Another example is that the thicker a zinc coating on steel sheets, the more
zinc X-ray fluorescence energy it can emit - again allowing accurate thickness
measurement for industrial manufacture.

My post-Navy employer originally used ad-hoc spreadsheets to very tediously
create 4th-order polynomials calibrating to readings from known samples. So I
started writing my own curve-fitting software in C.

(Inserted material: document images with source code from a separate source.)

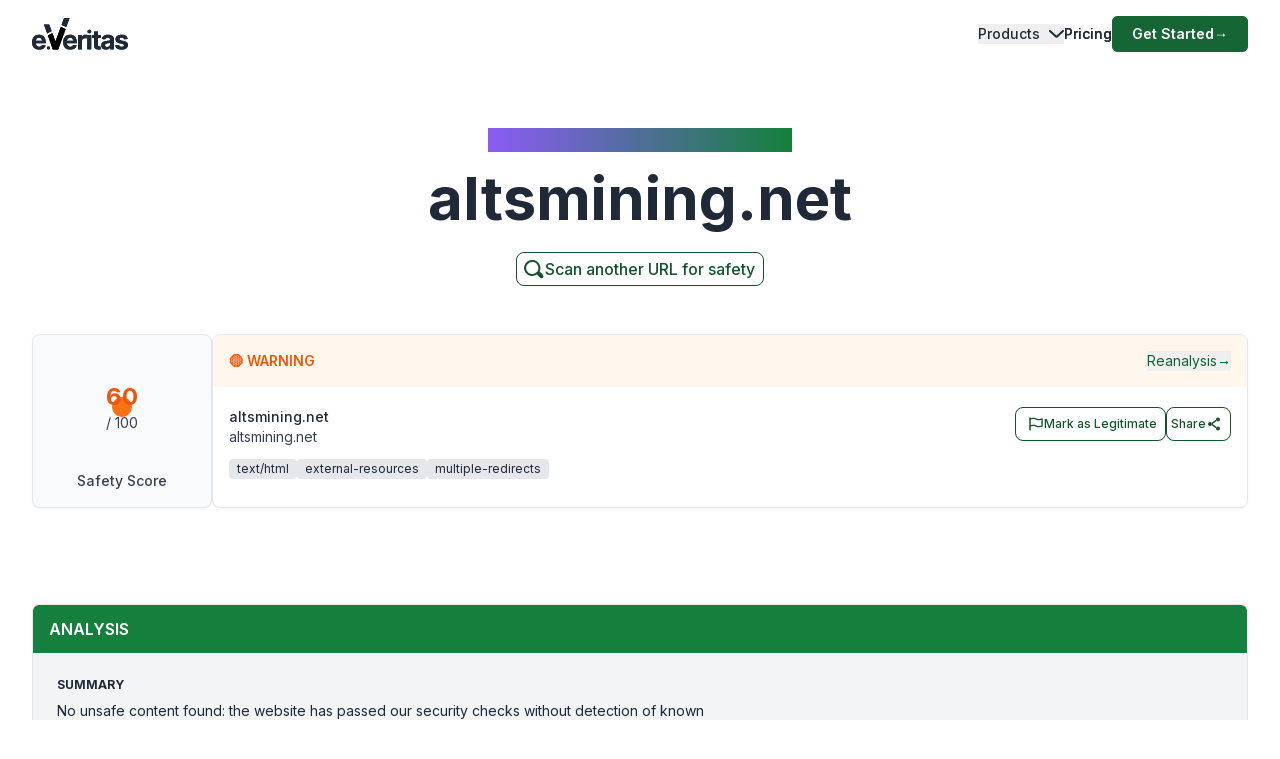

--- FILE ---
content_type: application/javascript; charset=UTF-8
request_url: https://www.emailveritas.com/_next/static/chunks/app/%5Blang%5D/url-checker/%5B...slugs%5D/layout-847645c360afb59f.js
body_size: 11
content:
(self.webpackChunk_N_E=self.webpackChunk_N_E||[]).push([[427,807,2137,8407,5548,2198,2804,137,7489,2758,1410,7975,7648,1555],{39866:function(n,e,u){Promise.resolve().then(u.bind(u,26321))}},function(n){n.O(0,[5501,5878,2972,1459,4652,2971,2117,1744],function(){return n(n.s=39866)}),_N_E=n.O()}]);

When X-rays pass through aluminium, the atomic weight of the alloying elements
is much greater than that of the aluminium itself such that small changes in
alloy composition lead to large changes in X-ray transmission for the same
thickness. Alloy changes look like thickness changes, egad! However, alloy
changes also cause changes to the X-rays that are scattered back from the
aluminium, so that if both the transmitted and backscattered radiation is
measured a more alloy-insensitive measurement can be made - but this is now a
3D surface fit, and I started writing surface fitting software. I began to do
considerable international work.

This finally led to the development of my Python fitting libraries, and this
example pyGtk curve and surface fitter. I also have Python 2 and 3 tkinter,
wxPython and django versions on GitHub.

James